● **SUPPLIED PASSAGE**:
☆ ☆ ☆ ☆ ☆

# Requirements

In [1]:
#!python --version
#!pip install --upgrade pip
#!pip uninstall keras tensorflow
#!pip install -r ../requirements.txt

# Imports

In [2]:
import torch
import torch.nn as nn
import torch.optim as optim
from torch.optim.lr_scheduler import OneCycleLR
import numpy as np
import json
import os
from tqdm import tqdm
from model import ModelArgs, ImageMamba

from sklearn.metrics import accuracy_score
from model import ImageMamba, ModelArgs
from __future__ import print_function
from data_loader import load_cifar10, get_class_names # For consistent data loading

# Initialization

In [3]:
train_loader, test_loader, X_train, X_test, Y_train, Y_test = load_cifar10(batch_size=64, seed=42)
class_names = get_class_names()

Files already downloaded and verified
Files already downloaded and verified


## CUDA

In [4]:
print(f"Is CUDA available? {torch.cuda.is_available()}")

Is CUDA available? True


In [5]:
!nvcc --version

nvcc: NVIDIA (R) Cuda compiler driver
Copyright (c) 2005-2024 NVIDIA Corporation
Built on Thu_Sep_12_02:55:00_Pacific_Daylight_Time_2024
Cuda compilation tools, release 12.6, V12.6.77
Build cuda_12.6.r12.6/compiler.34841621_0


In [6]:
#!pip install torch torchvision torchaudio --index-url https://download.pytorch.org/whl/cu124

# Checkpoints & measures

In [7]:
from check_and_measure import evaluate_model, save_checkpoint, load_last_checkpoint

# Train mamba

In [8]:
def train_mamba(model, train_loader, test_loader, num_epochs=2000, device='cuda',
               checkpoint_dir='mamba_checkpoints', checkpoint_freq=100):
   """Train model with comprehensive metrics tracking."""
   
   # Check if directory exists and contains files
   if os.path.exists(checkpoint_dir) and os.listdir(checkpoint_dir):
       raise RuntimeError(
           f"Directory {checkpoint_dir} already contains files. Using this directory would overwrite "
           "existing training data. To prevent data loss, please use an empty directory "
           "or use continue_training() to resume from the last checkpoint."
       )
       
   os.makedirs(checkpoint_dir, exist_ok=True)
   criterion = nn.CrossEntropyLoss()
   optimizer = optim.AdamW(model.parameters(), lr=1e-3, weight_decay=0.1)
   
   scheduler = OneCycleLR(
       optimizer,
       max_lr=1e-3,
       epochs=num_epochs,
       steps_per_epoch=len(train_loader),
       pct_start=0.3,
       anneal_strategy='cos'
   )
   
   metrics = {
       'train_losses': [], 'test_losses': [],
       'train_accuracies': [], 'test_accuracies': [],
       'train_confidences': [], 'test_confidences': [],
       'epoch_train_confidences': [], 'epoch_test_confidences': []
   }
   
   for epoch in range(num_epochs):
       model.train()
       running_loss = 0.0
       running_correct = 0
       total_samples = 0
       train_confidences = []
       
       for inputs, labels in tqdm(train_loader, desc=f'Epoch {epoch+1}/{num_epochs}'):
           inputs, labels = inputs.to(device), labels.to(device)
           optimizer.zero_grad()
           
           logits, probabilities = model(inputs)
           loss = criterion(logits, labels)
           loss.backward()
           optimizer.step()

☆ ☆ ☆ ☆ ☆

● **RECORDS SUPPLIED**:
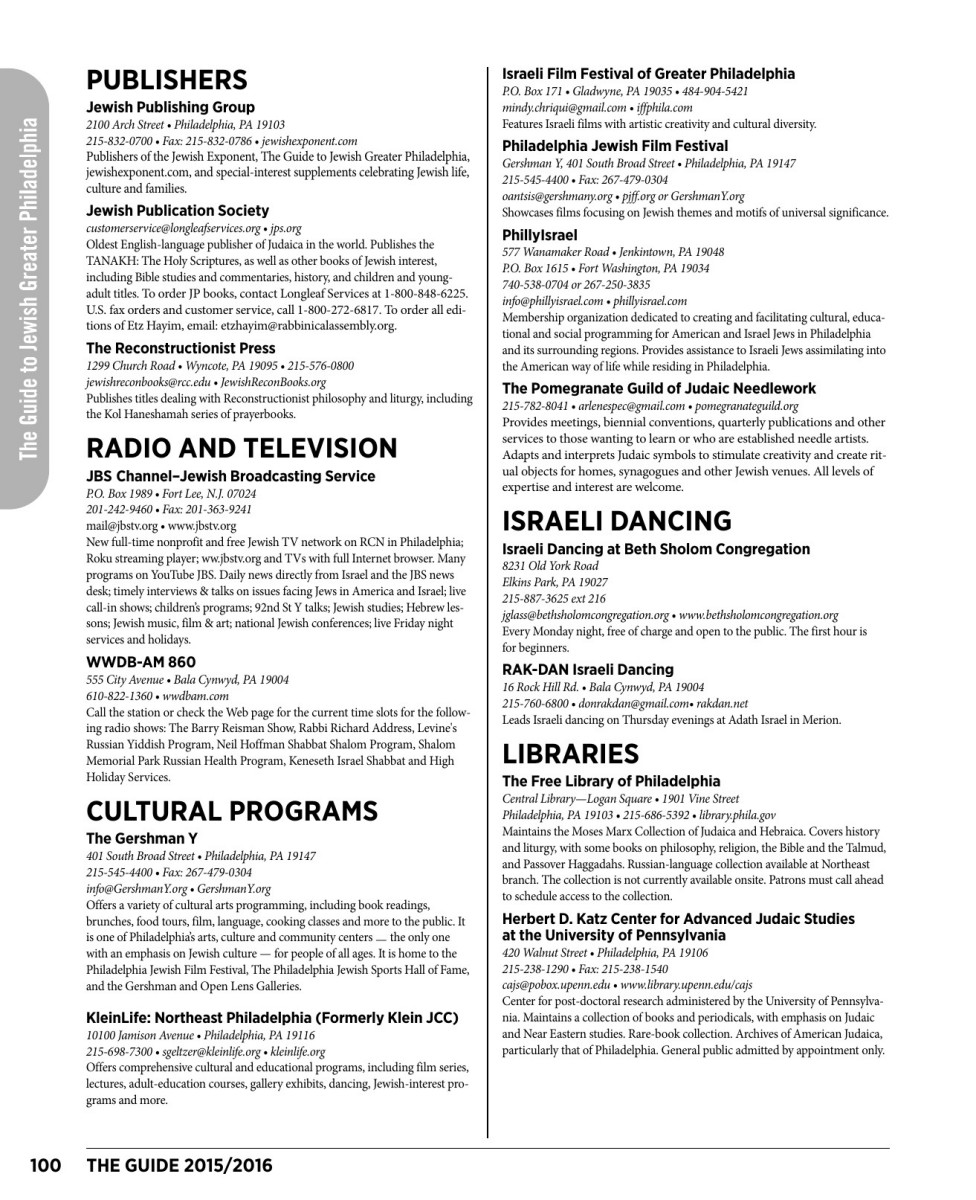 The Guide to Jewish Greater Philadelphia

PUBLISHERS

Jewish Publishing Group
2100 Arch Street • Philadelphia, PA 19103
215-832-0700 • Fax: 215-832-0786 • jewishexponent.com
Publishers of the Jewish Exponent, The Guide to Jewish Greater Philadelphia, jewishexponent.com, and special-interest supplements celebrating Jewish life, culture and families.

Jewish Publication Society
customerservice@longleafservices.org • jps.org
Oldest English-language publisher of Judaica in the world. Publishes the TANAKH: The Holy Scriptures, as well as other books of Jewish interest, including Bible studies and commentaries, history, and children and young-adult titles. To order JP books, contact Longleaf Services at 1-800-848-6225. U.S. fax orders and customer service, call 1-800-272-6817. To order all editions of Etz Hayim, email: etzhayim@rabbinicalassembly.org.

The Reconstructionist Press
1299 Church Road • Wyncote, PA 19095 • 215-576-0800
jewishreconbooks@rcc.edu • JewishReconBooks.org
Publishes titles dealing with Reconstructionist philosophy and liturgy, including the Kol Haneshamah series of prayerbooks.

RADIO AND TELEVISION

JBS Channel–Jewish Broadcasting Service
P.O. Box 1989 • Fort Lee, N.J. 07024
201-242-9460 • Fax: 201-363-9241
mail@jbstv.org • www.jbstv.org
New full-time nonprofit and free Jewish TV network on RCN in Philadelphia; Roku streaming player; ww.jbstv.org and TVs with full Internet browser. Many programs on YouTube JBS. Daily news directly from Israel and the JBS news desk; timely interviews & talks on issues facing Jews in America and Israel; live call-in shows; children's programs; 92nd St Y talks; Jewish studies; Hebrew lessons; Jewish music, film & art; national Jewish conferences; live Friday night services and holidays.

WWDB-AM 860
555 City Avenue • Bala Cynwyd, PA 19004
610-822-1360 • wwdbam.com
Call the station or check the Web page for the current time slots for the following radio shows: The Barry Reisman Show, Rabbi Richard Address, Levine's Russian Yiddish Program, Neil Hoffman Shabbat Shalom Program, Shalom Memorial Park Russian Health Program, Keneseth Israel Shabbat and High Holiday Services.

CULTURAL PROGRAMS

The Gershman Y
401 South Broad Street • Philadelphia, PA 19147
215-545-4400 • Fax: 267-479-0304
info@GershmanY.org • GershmanY.org
Offers a variety of cultural arts programming, including book readings, brunches, food tours, film, language, cooking classes and more to the public. It is one of Philadelphia's arts, culture and community centers — the only one with an emphasis on Jewish culture — for people of all ages. It is home to the Philadelphia Jewish Film Festival, The Philadelphia Jewish Sports Hall of Fame, and the Gershman and Open Lens Galleries.

KleinLife: Northeast Philadelphia (Formerly Klein JCC)
10100 Jamison Avenue • Philadelphia, PA 19116
215-698-7300 • sgeltzer@kleinlife.org • kleinlife.org
Offers comprehensive cultural and educational programs, including film series, lectures, adult-education courses, gallery exhibits, dancing, Jewish-interest programs and more.

Israeli Film Festival of Greater Philadelphia
P.O. Box 171 • Gladwyne, PA 19035 • 484-904-5421
mindy.chriqui@gmail.com • iffphila.com
Features Israeli films with artistic creativity and cultural diversity.

Philadelphia Jewish Film Festival
Gershman Y, 401 South Broad Street • Philadelphia, PA 19147
215-545-4400 • Fax: 267-479-0304
oantsis@gershmany.org • pjff.org or GershmanY.org
Showcases films focusing on Jewish themes and motifs of universal significance.

PhillyIsrael
577 Wanamaker Road • Jenkintown, PA 19048
P.O. Box 1615 • Fort Washington, PA 19034
740-538-0704 or 267-250-3835
info@phillyisrael.com • phillyisrael.com
Membership organization dedicated to creating and facilitating cultural, educational and social programming for American and Israel Jews in Philadelphia and its surrounding regions. Provides assistance to Israeli Jews assimilating into the American way of life while residing in Philadelphia.

The Pomegranate Guild of Judaic Needlework
215-782-8041 • arlenespec@gmail.com • pomegranateguild.org
Provides meetings, biennial conventions, quarterly publications and other services to those wanting to learn or who are established needle artists. Adapts and interprets Judaic symbols to stimulate creativity and create ritual objects for homes, synagogues and other Jewish venues. All levels of expertise and interest are welcome.

ISRAELI DANCING

Israeli Dancing at Beth Sholom Congregation
8231 Old York Road
Elkins Park, PA 19027
215-887-3625 ext 216
jglass@bethsholomcongregation.org • www.bethsholomcongregation.org
Every Monday night, free of charge and open to the public. The first hour is for beginners.

RAK-DAN Israeli Dancing
16 Rock Hill Rd. • Bala Cynwyd, PA 19004
215-760-6800 • donrakdan@gmail.com• rakdan.net
Leads Israeli dancing on Thursday evenings at Adath Israel in Merion.

LIBRARIES

The Free Library of Philadelphia
Central Library—Logan Square • 1901 Vine Street
Philadelphia, PA 19103 • 215-686-5392 • library.phila.gov
Maintains the Moses Marx Collection of Judaica and Hebraica. Covers history and liturgy, with some books on philosophy, religion, the Bible and the Talmud, and Passover Haggadahs. Russian-language collection available at Northeast branch. The collection is not currently available onsite. Patrons must call ahead to schedule access to the collection.

Herbert D. Katz Center for Advanced Judaic Studies at the University of Pennsylvania
420 Walnut Street • Philadelphia, PA 19106
215-238-1290 • Fax: 215-238-1540
cajs@pobox.upenn.edu • www.library.upenn.edu/cajs
Center for post-doctoral research administered by the University of Pennsylvania. Maintains a collection of books and periodicals, with emphasis on Judaic and Near Eastern studies. Rare-book collection. Archives of American Judaica, particularly that of Philadelphia. General public admitted by appointment only.

100 THE GUIDE 2015/2016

☆ ☆ ☆ ☆ ☆

● **TASKS TO COMPLETE**:
1. In the Mamba training notebook, what weight decay value is the AdamW optimizer given?
2. Carry on the Mamba training notebook from its final line of code.

● **ANSWERS**:
1. 0.1

2.
           scheduler.step()
           
           _, predicted = torch.max(logits, 1)
           confidence, _ = torch.max(probabilities, 1)
           
           running_loss += loss.item()
           running_correct += (predicted == labels).sum().item()
           total_samples += labels.size(0)
           train_confidences.extend(confidence.detach().cpu().numpy())
       
       train_loss = running_loss / len(train_loader)
       train_accuracy = 100 * running_correct / total_samples
       train_avg_confidence = np.mean(train_confidences)
       
       test_loss, test_accuracy, test_avg_confidence, test_confidences = evaluate_model(
           model, test_loader, criterion, device)
       
       metrics['train_losses'].append(train_loss)
       metrics['test_losses'].append(test_loss)
       metrics['train_accuracies'].append(train_accuracy)
       metrics['test_accuracies'].append(test_accuracy)
       metrics['train_confidences'].append(train_avg_confidence)
       metrics['test_confidences'].append(test_avg_confidence)
       metrics['epoch_train_confidences'].append(train_confidences)
       metrics['epoch_test_confidences'].append(test_confidences)
       
       print(f'Epoch [{epoch+1}/{num_epochs}]')
       print(f'Train Loss: {train_loss:.4f}, Accuracy: {train_accuracy:.2f}%, Confidence: {train_avg_confidence:.4f}')
       print(f'Test Loss: {test_loss:.4f}, Accuracy: {test_accuracy:.2f}%, Confidence: {test_avg_confidence:.4f}')
       
       if (epoch + 1) % checkpoint_freq == 0:
           checkpoint_path = os.path.join(checkpoint_dir, f'model_epoch_{epoch+1}.pt')
           save_checkpoint(model, optimizer, scheduler, epoch, metrics, checkpoint_path)
           
           metrics_path = os.path.join(checkpoint_dir, 'training_metrics.json')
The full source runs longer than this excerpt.